Le CO₂ d’origine humaine laisse sa trace au fond des mers (in French)

Photo: NEON_ja / Wikimedia Commons

Après avoir perturbé la composition, la température et la dynamique de l’atmosphère, l’humain bouscule maintenant l’océan jusqu’aux profondeurs des abysses. Une étude publiée le 29 octobre montre pour la première fois que les émissions anthropiques de CO₂ dissolvent des minéraux dans les sédiments aux fonds des mers.

« On a découvert que le CO₂ émis par les humains acidifiait assez l’eau des océans pour dissoudre les sédiments qu’on retrouve au fond des mers », explique Olivier Sulpis, candidat au doctorat à l’Université McGill et premier auteur de l’étude.

Chaque année, environ le tiers du CO₂ que l’humanité envoie dans l’atmosphère est absorbé par les océans. Cette part du carbone ne contribue donc pas au réchauffement climatique, mais acidifie l’eau des océans. Les eaux plus corrosives dissolvent plus facilement la calcite (CaCO₃), le minéral blanc qui compose la craie ou les coquillages et qui se retrouve souvent dans les sédiments marins. La calcite qui s’accumule au fond des mers provient des coquilles de certains organismes planctoniques qui, à leur mort, tombent vers le plancher océanique.

Or, l’équipe canado-américaine qui a réalisé l’étude publiée lundi dans Proceedings of the National Academy of Sciences a constaté que, dans certaines zones des océans où la calcite s’accumulait auparavant, le minéral se dissout maintenant.

Pour arriver à ces résultats, les scientifiques ont testé la solubilité de la calcite dans différentes conditions en laboratoire, puis ont extrapolé leurs mesures aux conditions qui prévalent au fond des mers.

La zone où la dissolution causée par le CO₂ anthropique est la plus forte — elle y est doublée par rapport au niveau préindustriel — se trouve dans le nord-ouest de l’Atlantique, au large de la Nouvelle-Angleterre et des provinces maritimes canadiennes.

« L’Atlantique Nord est l’une des rares régions sur Terre où l’eau de surface plonge vers les abysses, explique Olivier Sulpis. La formation de glace de mer expulse le sel de l’eau congelée, et la saumure, plus dense, coule vers le fond. » Ce courant descendant convoie le CO₂ absorbé à la surface vers les fonds marins.

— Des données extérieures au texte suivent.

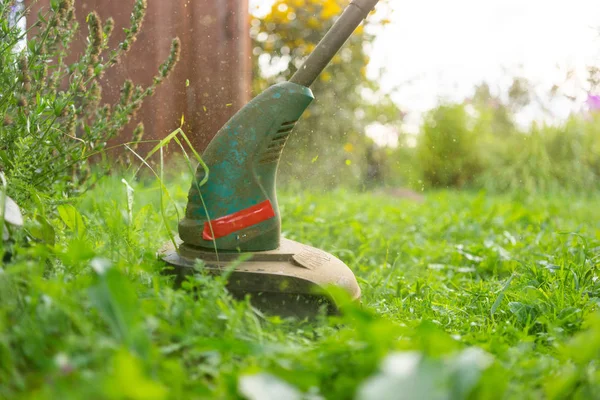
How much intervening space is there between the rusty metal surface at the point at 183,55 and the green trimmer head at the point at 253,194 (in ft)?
1.53

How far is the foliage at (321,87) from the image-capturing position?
2494 mm

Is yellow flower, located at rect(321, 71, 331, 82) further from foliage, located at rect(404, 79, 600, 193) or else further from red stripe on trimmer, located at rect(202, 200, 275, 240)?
red stripe on trimmer, located at rect(202, 200, 275, 240)

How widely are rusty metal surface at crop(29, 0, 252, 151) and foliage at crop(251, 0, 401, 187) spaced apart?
27cm

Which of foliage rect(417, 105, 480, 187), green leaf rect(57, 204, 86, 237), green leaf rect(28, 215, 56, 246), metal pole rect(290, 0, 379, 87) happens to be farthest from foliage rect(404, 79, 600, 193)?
green leaf rect(28, 215, 56, 246)

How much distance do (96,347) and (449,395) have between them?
465 millimetres

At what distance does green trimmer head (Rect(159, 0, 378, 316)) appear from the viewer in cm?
150

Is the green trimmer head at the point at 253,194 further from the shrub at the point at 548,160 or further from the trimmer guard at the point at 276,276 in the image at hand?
the shrub at the point at 548,160

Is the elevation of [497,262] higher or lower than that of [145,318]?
lower

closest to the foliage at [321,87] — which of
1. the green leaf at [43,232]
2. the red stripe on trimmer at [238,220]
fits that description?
the red stripe on trimmer at [238,220]

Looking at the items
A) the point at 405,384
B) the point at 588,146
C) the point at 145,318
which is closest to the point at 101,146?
the point at 145,318

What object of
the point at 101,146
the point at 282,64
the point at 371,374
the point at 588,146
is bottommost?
the point at 588,146

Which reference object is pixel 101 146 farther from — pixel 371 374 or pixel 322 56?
pixel 371 374

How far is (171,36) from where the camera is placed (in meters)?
2.06

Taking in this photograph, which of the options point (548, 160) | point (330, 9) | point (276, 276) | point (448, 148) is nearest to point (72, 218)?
point (276, 276)
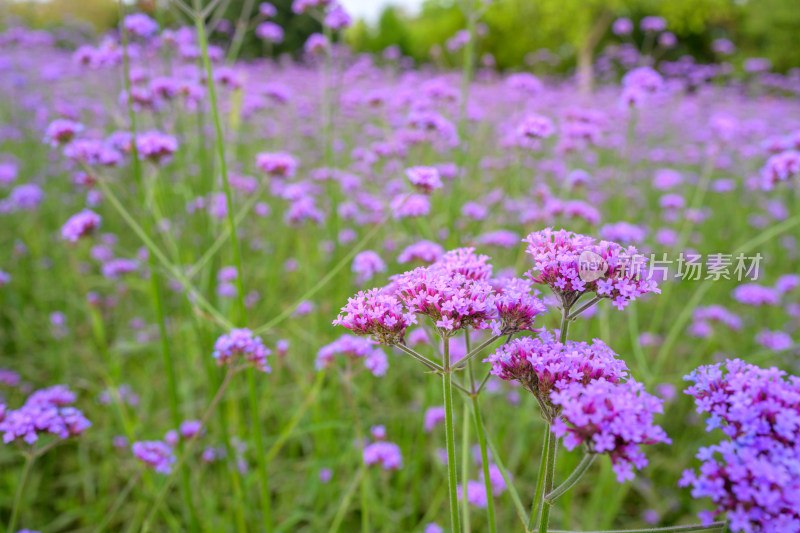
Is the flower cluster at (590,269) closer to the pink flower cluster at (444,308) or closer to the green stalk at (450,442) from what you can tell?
the pink flower cluster at (444,308)

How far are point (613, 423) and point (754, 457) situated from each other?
7.8 inches

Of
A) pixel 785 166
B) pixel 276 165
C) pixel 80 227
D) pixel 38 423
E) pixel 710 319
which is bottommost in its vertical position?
pixel 710 319

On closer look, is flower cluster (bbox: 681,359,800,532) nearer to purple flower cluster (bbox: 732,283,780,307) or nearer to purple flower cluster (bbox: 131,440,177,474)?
purple flower cluster (bbox: 131,440,177,474)

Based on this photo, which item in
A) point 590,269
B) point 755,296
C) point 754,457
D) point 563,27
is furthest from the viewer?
point 563,27

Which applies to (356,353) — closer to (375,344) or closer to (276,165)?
(375,344)

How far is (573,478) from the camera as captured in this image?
2.93 feet

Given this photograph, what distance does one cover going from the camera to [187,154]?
2.85 meters

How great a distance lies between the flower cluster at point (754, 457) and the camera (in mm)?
727

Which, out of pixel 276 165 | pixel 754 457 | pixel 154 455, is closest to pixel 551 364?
pixel 754 457

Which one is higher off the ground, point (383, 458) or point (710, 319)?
point (383, 458)

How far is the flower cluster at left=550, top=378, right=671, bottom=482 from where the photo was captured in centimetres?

Les répercussions sur la faune et la flore sont pour l’instant incertaines, selon les auteurs. Toutefois, la dissolution de la calcite aura probablement peu de conséquences sur la vie sous-marine, qui est rare aux profondeurs étudiées.

À l’échelle planétaire, les zones où la calcite ne peut plus s’accumuler à cause du CO₂ d’origine humaine représentent 2 % de la surface totale des océans, ont constaté Olivier Sulpis et ses collaborateurs. Cette superficie peut paraître petite, mais, en fait, elle équivaut à celle de l’Australie, souligne le jeune chercheur.

Un effet tampon trop lent

En plus de laisser la marque d’homo sapiens dans la roche sédimentaire, la dissolution de la calcite a des impacts bien réels sur la chimie de l’océan. Pour chaque molécule de calcite dissoute, il y a environ une molécule de CO₂ qui est neutralisée. De quoi réduire la concentration de dioxyde de carbone dans l’eau et permettre aux océans d’en absorber davantage depuis l’atmosphère.

Sauf que l’échelle de temps sur laquelle s’opère la dissolution est bien trop longue pour que ce mécanisme compense nos émissions. « On émet du CO₂ beaucoup trop rapidement pour que la dissolution de calcite suive le rythme », précise Olivier Sulpis.

Dans certaines régions des océans, il faudrait des milliers d’années pour atteindre le nouvel équilibre entre le CO₂ et la calcite, même si on arrêtait les émissions tout de suite. « La circulation dans les courants abyssaux est très lente, il faut 2000 ans à une goutte d’eau du fond des mers pour aller toucher la surface. »

Alexis Riopel, Le Devoir, 29 October 2018. Article.